Osmotic demyelination syndromes



Spastic quadriparesis, pseudobulbar palsy, and pseudobulbar affect occurring several days following a rapid rise in serum osmolality are the classical signs of osmotic demyelination syndrome. The author reviews the classic clinical signs and pathophysiology of osmotic demyelination syndrome and includes updates from literature on methods of prevention and potential future treatment options for this infrequent but preventable iatrogenic disease.

Key points

• All patients with severe hyponatremia receiving intravenous fluids should have serum sodium measured every 4 hours to allow for adjustments in fluid and electrolyte administration if serum sodium should rise at a rate greater than 0.5 mEq/ml per hour.

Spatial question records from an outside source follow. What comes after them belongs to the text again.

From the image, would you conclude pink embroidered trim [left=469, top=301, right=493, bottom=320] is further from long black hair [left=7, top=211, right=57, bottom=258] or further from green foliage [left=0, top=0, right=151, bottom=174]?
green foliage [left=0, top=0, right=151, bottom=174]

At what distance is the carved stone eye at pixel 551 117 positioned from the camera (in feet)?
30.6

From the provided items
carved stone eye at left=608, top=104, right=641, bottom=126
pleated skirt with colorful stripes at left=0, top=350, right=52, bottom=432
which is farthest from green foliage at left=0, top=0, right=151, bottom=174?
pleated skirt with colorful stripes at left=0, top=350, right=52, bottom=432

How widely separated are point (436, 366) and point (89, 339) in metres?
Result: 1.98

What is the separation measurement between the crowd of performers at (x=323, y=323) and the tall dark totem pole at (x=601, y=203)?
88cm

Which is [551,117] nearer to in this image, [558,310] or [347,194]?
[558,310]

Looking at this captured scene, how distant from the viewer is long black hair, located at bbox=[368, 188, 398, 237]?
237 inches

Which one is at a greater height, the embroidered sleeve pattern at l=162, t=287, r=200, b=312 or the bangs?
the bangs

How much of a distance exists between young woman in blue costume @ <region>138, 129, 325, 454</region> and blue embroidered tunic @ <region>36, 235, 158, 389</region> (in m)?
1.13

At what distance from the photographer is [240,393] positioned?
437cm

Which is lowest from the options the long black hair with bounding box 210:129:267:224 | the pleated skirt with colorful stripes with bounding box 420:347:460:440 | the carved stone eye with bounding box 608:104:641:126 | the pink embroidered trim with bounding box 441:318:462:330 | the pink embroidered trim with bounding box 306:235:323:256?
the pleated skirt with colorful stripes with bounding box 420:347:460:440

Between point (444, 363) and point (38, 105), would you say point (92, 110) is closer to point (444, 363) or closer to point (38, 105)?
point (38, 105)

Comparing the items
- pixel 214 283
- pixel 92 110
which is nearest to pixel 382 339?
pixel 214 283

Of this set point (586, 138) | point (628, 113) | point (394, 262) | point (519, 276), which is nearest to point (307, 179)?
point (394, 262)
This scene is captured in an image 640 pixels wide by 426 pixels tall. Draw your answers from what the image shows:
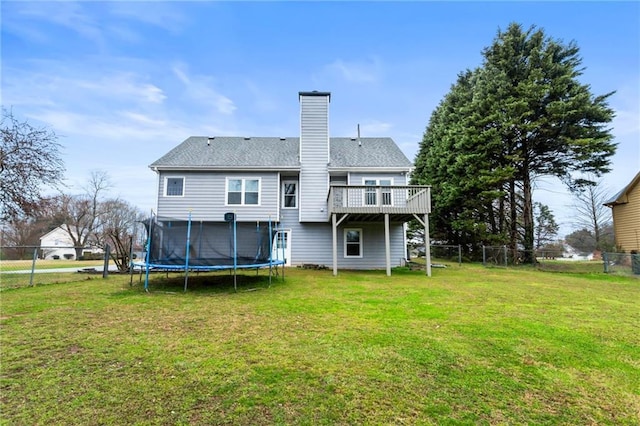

• Use of desmopressin to limit water diuresis during correction of severe hyponatremia should be considered to prevent overcorrection.

• Vaptans are efficacious and safe in treating hypervolemic and normovolemic hyponatremia.

• Because patients with severe hyponatremia and concomitant hypokalemia are at greater risk of developing osmotic demyelination syndrome, a slower correction than 12 mEq/ml in a 24-hour period should be considered.

• Treatment of osmotic demyelination syndrome is mainly supportive; no large clinical trials have been performed to examine the efficacy of therapeutic relowering of serum sodium, steroids, plasma exchange, or IVIG.

Historical note and terminology

The factors that led to the appearance of osmotic demyelination syndrome during the 1950s were the introduction of diuretics, the liberal use of intravenous fluids, and the ability to rapidly measure serum electrolytes (151).

The original description of osmotic demyelination syndrome was by Raymond Adams (1911-2008), Maurice Victor (1920-2001), and Elliott Mancall (1927-2013) in 1959 (02). During their studies of the neuropathology of alcoholism, they recognized a peculiar and unique pattern of demyelination occurring in the central pons of four individuals with alcoholism and malnutrition. They labeled this disorder “central pontine myelinolysis.”

The initial suggestion that an “electrolyte imbalance may be a contributing factor” in the development of central pontine myelinolysis was made by Canadian neuropathologist Kenneth Berry (1932-2006) and Polish-Canadian neuropathologist Jerzy Olszewski (1913-1964) (22).

In 1969, American internist Alfredo Paguirigan and American neurologist Edward B Lefken noted that acute cases of central pontine myelinolysis only developed in hospitalized patients who were being hydrated (142).

American neuropathologists Kevin O Leslie and Michael D Norenberg, along with British-American neurologist Andrew S Robertson (106; 136) noted that in 12 cases of acute central pontine myelinolysis, there had been a recent rapid rise of serum sodium in each patient; they suggested that central pontine myelinolysis “is an iatrogenic disorder that in most cases is caused by a rapid correction of serum sodium rather than by hyponatremia per se.”

Subsequently, demyelination in other areas of the central nervous system associated with osmotic stress has been described (ie, extrapontine myelinolysis), encouraging the use of the more general term “osmotic demyelination syndrome” rather than the more restrictive term “central pontine myelinolysis” (151; 117). In addition, osmotic demyelination has been observed with other electrolyte disorders, including hypernatremia, hypokalemia, hypophosphatemia, and hyperammonemia, as well as the hyperosmolar hyperglycemic state.